I would just like to know the Am and Derby results.........?


----------



## Wade Thurman

I guess you need to be at the trial to really justify the savagery of the 1st series test. I say this because I didn't read one thing about the 1st series test from a week ago.
68 dogs enter BUT only 13 or 14 dogs did the fisrt test without a handle.

This test in ND was a tight triple with a water push. Ya there was a 4th bird a walk out thrown 50-60 yards off the line to allow the retired guns time to retire. 
As someone stated earlier, if you didn't get enough of the water you would ultimately end up moving into the middle bird.

It was a very tough, difficult test WITHOUT any gimmicky stuff. Lastly, I can tell you this, Gary or Mike were not laughing at the handlers or dogs as they left the line or at the end of the day when they sat down to do their callbacks.

The dogs are so doggone good now days. Each week is different where last weeks winner can't do this weeks 1st series. Last week Ichiro goes 20 for 25 as a hitter for your Mariners but this week he goes 5 for 25.
THAT IS NATURE.


GOOD LUCK to ALL who run this upcoming weekend!!!!!!!!!!


----------



## Gwen Jones

Wade, this was a really nice reply. Having a dog that got a jam - I feel like she has really shown me that the summer trips training program was a success. This was a trial that made me proud to have her finish!


----------



## K G

suprdogs said:


> K G said:
> 
> 
> 
> 
> 
> suprdogs said:
> 
> 
> 
> oh, me bad. you are so right. placed or jammed in the last 12 months. that makes a huge difference. *no less qualified as far as i am concerned.* _good dogs are good dogs._
> 
> 
> 
> Well then by all _means_ let's get rid of any qualifying standards whatsoever! :lol: And now you're quoting John Fallon! Need I say more!! :lol: :lol:
> 
> Click to expand...
> 
> To clarify, as far as I am concerned those Jams are important finishes as well and I guess if we are going to continue to run trials judged with excessively difficult test then they ought to be even more important.
> When I say "no less qualified" I feel a dog that has Jammed an Open will probably be able to place as some time and should be given the credit due for the finish. Too many people IMHO discount the Jams.
Click to expand...

While I don't disagree with your premise, the Jams awarded at the end of *any* all-age stake, whether it be a 20 dog Am in Alaska or a 109 dog Open in North Dakota, make dogs eligible to run a Limited for the rest of their lives and a Special for the rest of that calendar year and all of the next calendar year. What they "ought" to count for and how we "feel" about them as indications of a dog's ability is entirely subjective. There's no way to tell the difference _on paper_ between the dog that Jams a small AA stake vs. a large AA stake. 

Wade put it pretty well: the dog that wins this week doesn't finish next week, ad infinitum.

I particularly liked his assessment of the trial where 68 dogs started and only 13 or 14 finished the test (first series, I'd guess) without a handle. I guess the callbacks as a % of the number of starters didn't stand out as much as the NDRC Open did.... :? 

kg


----------



## Buzz

I just got off the phone with Steve Blythe. He said that the test was a really tough SOB, but that it was a really good test, and a very fair test. The two dogs he ran came within a hair of doing it but got dropped. He said he had to hand it to the judges for being able to tough out two days of watching 109 dogs try and do it...

* **TO DO**
1. In the retriever field trial thread, reproduce the passage starting with "As someone stated" and going on through "do their callbacks.".
2. Translate this sentence from the retriever field trial thread into Spanish: "It was a very tough, difficult test WITHOUT any gimmicky stuff."

* **Scene-based spatial questions**

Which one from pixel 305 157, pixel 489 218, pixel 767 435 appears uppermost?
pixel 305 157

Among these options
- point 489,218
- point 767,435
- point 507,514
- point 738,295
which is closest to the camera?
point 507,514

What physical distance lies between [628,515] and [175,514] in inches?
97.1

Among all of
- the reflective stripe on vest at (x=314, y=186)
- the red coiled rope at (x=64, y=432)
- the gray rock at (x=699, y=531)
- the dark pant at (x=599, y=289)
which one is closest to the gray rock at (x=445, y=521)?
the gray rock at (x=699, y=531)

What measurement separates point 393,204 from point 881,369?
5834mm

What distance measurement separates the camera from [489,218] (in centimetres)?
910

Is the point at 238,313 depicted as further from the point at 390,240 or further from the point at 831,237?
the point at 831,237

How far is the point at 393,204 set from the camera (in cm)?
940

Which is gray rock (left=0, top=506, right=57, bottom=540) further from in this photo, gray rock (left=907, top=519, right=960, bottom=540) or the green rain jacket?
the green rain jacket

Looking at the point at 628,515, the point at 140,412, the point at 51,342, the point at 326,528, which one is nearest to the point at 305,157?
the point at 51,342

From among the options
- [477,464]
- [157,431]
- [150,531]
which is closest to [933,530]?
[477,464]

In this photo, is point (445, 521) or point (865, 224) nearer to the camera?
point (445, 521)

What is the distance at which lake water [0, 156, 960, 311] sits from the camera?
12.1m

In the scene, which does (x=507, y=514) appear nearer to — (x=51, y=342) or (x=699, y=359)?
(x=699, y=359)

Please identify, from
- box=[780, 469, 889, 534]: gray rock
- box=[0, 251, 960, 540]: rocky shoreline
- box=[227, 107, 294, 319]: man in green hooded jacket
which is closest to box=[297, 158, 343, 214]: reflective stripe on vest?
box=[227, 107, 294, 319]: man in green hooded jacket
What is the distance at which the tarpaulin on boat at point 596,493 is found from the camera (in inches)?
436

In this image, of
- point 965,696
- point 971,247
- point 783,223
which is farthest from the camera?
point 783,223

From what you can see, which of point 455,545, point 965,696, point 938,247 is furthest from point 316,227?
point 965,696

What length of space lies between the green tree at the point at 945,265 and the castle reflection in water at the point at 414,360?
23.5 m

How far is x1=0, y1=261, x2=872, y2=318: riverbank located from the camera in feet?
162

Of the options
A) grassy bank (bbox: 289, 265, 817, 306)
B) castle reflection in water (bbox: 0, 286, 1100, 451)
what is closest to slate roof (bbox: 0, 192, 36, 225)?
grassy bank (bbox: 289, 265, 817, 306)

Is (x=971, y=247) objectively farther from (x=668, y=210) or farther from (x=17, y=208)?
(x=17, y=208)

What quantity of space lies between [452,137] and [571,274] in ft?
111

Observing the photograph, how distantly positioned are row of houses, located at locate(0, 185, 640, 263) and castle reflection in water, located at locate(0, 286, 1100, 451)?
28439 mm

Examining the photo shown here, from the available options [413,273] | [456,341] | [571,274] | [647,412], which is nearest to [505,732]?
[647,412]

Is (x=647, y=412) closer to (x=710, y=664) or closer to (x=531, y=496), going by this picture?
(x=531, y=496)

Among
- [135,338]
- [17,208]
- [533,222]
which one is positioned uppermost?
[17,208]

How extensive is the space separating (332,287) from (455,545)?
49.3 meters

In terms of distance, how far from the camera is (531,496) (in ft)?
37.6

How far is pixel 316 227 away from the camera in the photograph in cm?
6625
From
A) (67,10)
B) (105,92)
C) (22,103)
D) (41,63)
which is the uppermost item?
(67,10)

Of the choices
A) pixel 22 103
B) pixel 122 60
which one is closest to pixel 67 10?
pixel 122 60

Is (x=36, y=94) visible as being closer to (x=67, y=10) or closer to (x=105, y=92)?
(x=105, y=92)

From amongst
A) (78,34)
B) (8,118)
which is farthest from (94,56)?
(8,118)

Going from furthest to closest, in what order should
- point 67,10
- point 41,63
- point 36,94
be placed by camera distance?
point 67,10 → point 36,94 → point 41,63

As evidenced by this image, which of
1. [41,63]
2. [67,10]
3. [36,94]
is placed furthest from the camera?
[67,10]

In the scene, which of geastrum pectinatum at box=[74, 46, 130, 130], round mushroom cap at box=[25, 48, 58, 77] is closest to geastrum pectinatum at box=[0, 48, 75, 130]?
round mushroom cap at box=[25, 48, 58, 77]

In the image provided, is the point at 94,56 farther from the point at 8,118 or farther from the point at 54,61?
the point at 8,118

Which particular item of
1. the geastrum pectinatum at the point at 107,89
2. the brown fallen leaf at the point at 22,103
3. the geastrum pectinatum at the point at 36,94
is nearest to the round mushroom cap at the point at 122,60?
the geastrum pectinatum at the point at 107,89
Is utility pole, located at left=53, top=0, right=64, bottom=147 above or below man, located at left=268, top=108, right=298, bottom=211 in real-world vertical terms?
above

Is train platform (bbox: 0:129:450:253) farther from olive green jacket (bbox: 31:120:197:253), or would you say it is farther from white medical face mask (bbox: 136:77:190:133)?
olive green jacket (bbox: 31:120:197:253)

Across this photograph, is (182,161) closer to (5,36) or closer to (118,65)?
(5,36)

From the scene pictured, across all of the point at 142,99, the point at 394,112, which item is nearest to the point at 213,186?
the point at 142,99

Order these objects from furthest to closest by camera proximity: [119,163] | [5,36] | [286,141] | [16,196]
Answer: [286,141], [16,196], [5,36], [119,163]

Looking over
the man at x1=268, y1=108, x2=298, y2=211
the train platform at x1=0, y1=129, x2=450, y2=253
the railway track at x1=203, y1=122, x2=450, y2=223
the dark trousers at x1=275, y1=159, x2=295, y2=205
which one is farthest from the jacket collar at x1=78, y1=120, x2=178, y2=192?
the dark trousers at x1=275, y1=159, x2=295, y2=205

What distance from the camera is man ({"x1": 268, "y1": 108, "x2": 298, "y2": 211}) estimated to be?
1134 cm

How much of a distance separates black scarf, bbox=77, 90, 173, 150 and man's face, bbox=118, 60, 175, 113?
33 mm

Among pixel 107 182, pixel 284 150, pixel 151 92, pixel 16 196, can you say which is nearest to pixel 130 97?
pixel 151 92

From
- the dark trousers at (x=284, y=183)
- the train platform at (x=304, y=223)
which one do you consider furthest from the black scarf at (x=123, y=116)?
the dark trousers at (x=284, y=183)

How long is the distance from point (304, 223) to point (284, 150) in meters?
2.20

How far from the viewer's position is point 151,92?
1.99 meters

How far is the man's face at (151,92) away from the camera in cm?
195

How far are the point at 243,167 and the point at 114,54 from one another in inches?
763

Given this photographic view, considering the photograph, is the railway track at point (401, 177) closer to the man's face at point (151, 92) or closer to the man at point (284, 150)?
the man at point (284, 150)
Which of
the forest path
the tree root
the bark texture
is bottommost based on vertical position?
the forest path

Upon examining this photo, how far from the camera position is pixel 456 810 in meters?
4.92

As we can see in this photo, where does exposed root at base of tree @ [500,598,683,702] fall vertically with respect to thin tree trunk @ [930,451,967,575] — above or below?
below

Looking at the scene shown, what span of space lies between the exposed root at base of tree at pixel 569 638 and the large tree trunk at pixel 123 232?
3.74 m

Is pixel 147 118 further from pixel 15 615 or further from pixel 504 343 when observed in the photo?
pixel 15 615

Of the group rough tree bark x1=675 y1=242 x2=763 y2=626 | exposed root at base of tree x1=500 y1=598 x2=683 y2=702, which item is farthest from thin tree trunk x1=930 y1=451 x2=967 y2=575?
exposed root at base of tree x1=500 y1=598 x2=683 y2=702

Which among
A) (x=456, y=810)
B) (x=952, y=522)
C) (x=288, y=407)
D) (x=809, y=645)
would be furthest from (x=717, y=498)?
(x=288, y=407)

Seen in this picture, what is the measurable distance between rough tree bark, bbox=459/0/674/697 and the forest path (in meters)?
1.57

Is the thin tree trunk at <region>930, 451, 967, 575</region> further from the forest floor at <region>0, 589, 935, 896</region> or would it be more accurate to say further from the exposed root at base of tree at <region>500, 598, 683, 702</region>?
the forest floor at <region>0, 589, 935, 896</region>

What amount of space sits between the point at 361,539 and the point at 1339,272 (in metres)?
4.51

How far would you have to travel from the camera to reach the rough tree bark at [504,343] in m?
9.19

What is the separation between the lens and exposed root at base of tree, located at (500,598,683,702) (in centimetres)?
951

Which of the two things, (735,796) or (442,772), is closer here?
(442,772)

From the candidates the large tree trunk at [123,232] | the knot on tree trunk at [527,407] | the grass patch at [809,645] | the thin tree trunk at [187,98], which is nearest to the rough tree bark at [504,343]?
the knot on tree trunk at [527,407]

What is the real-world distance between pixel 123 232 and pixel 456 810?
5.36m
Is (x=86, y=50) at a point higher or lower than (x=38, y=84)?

* **WORKED ANSWERS**
1.
As someone stated earlier, if you didn't get enough of the water you would ultimately end up moving into the middle bird.

It was a very tough, difficult test WITHOUT any gimmicky stuff. Lastly, I can tell you this, Gary or Mike were not laughing at the handlers or dogs as they left the line or at the end of the day when they sat down to do their callbacks.

2. Fue una prueba muy dura y difícil SIN ningún truco artificioso.